### Problem:
Word for word, and with pictures excluded, copy out all the records that follow.

··········

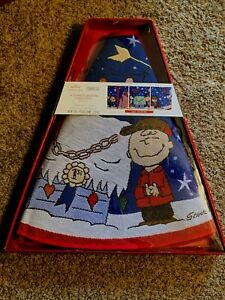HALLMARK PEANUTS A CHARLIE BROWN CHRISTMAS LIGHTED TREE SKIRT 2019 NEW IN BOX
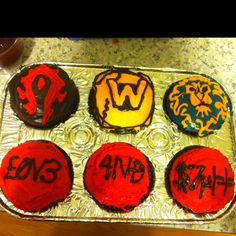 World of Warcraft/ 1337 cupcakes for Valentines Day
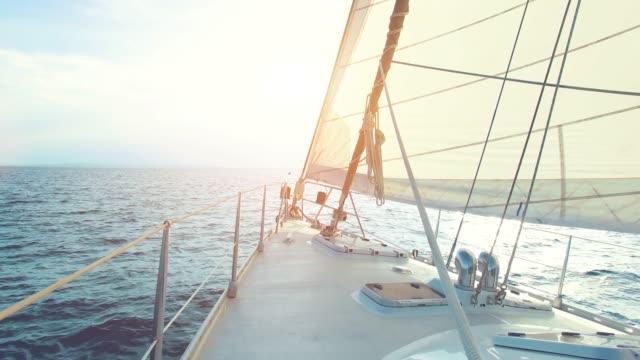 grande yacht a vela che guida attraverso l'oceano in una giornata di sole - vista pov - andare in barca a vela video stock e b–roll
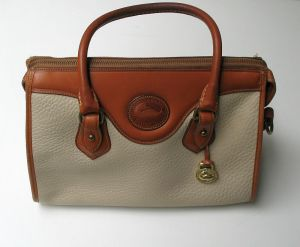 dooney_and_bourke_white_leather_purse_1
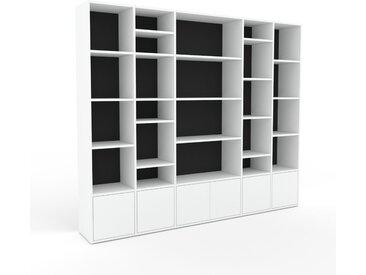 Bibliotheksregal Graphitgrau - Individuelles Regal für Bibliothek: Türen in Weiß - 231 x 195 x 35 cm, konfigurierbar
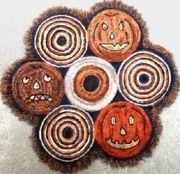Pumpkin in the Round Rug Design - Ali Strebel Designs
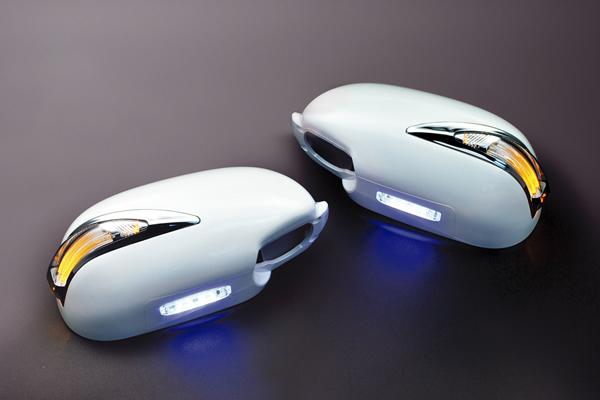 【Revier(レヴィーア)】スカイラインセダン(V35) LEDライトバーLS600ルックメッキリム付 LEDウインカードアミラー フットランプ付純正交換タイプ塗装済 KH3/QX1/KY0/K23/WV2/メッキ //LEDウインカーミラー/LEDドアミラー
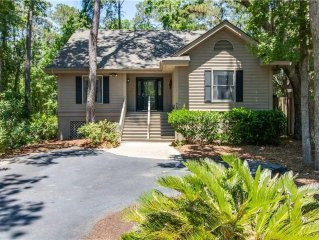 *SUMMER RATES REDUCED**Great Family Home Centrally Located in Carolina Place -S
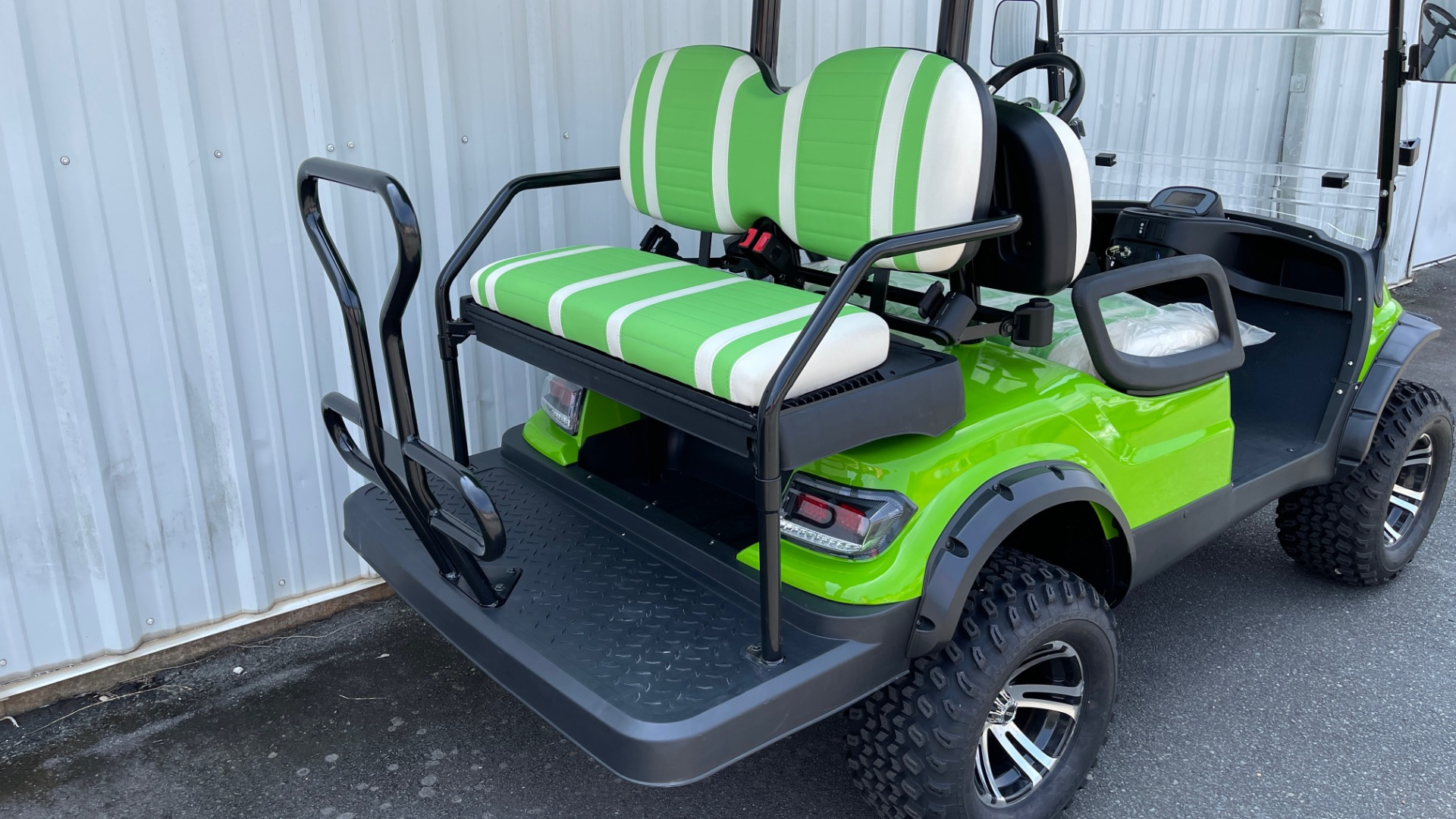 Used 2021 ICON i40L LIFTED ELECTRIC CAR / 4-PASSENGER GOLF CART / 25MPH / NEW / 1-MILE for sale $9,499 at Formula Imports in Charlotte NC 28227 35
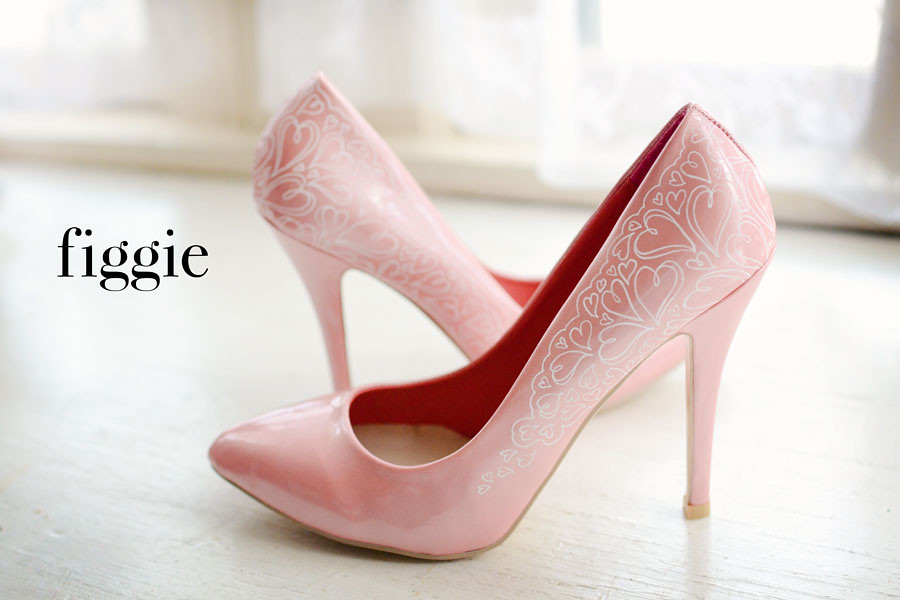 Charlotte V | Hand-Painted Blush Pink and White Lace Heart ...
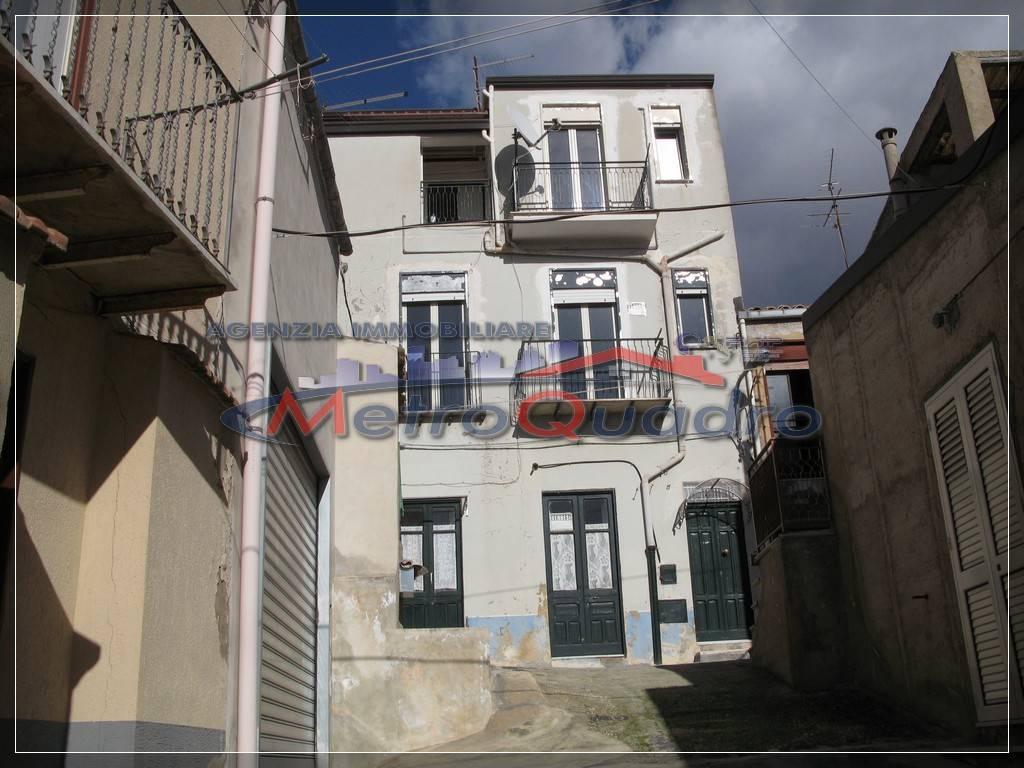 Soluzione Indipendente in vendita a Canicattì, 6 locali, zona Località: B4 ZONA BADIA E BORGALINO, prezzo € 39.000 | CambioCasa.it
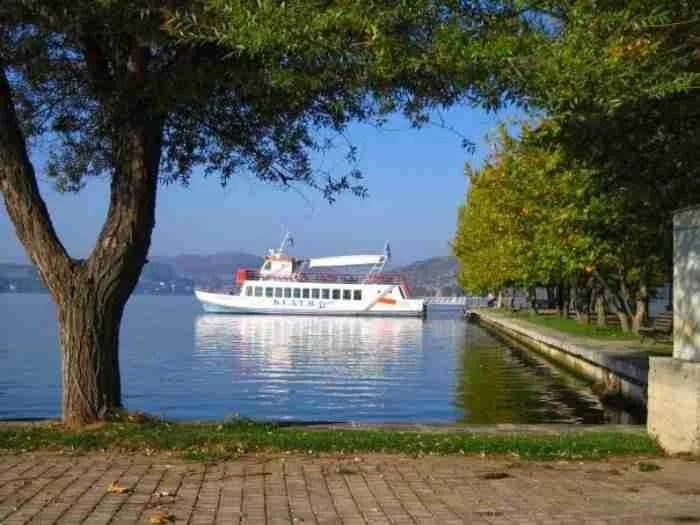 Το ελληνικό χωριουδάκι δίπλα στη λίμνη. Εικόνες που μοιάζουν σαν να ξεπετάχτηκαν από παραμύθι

··········

### Written answer:
HALLMARK PEANUTS A CHARLIE BROWN CHRISTMAS LIGHTED TREE SKIRT 2019 NEW IN BOX
 World of Warcraft/ 1337 cupcakes for Valentines Day
 grande yacht a vela che guida attraverso l'oceano in una giornata di sole - vista pov - andare in barca a vela video stock e b–roll
 dooney_and_bourke_white_leather_purse_1
 Bibliotheksregal Graphitgrau - Individuelles Regal für Bibliothek: Türen in Weiß - 231 x 195 x 35 cm, konfigurierbar
Pumpkin in the Round Rug Design - Ali Strebel Designs
 【Revier(レヴィーア)】スカイラインセダン(V35) LEDライトバーLS600ルックメッキリム付 LEDウインカードアミラー フットランプ付純正交換タイプ塗装済 KH3/QX1/KY0/K23/WV2/メッキ //LEDウインカーミラー/LEDドアミラー
 *SUMMER RATES REDUCED**Great Family Home Centrally Located in Carolina Place -S
 Used 2021 ICON i40L LIFTED ELECTRIC CAR / 4-PASSENGER GOLF CART / 25MPH / NEW / 1-MILE for sale $9,499 at Formula Imports in Charlotte NC 28227 35
 Charlotte V | Hand-Painted Blush Pink and White Lace Heart ...
 Soluzione Indipendente in vendita a Canicattì, 6 locali, zona Località: B4 ZONA BADIA E BORGALINO, prezzo € 39.000 | CambioCasa.it
 Το ελληνικό χωριουδάκι δίπλα στη λίμνη. Εικόνες που μοιάζουν σαν να ξεπετάχτηκαν από παραμύθι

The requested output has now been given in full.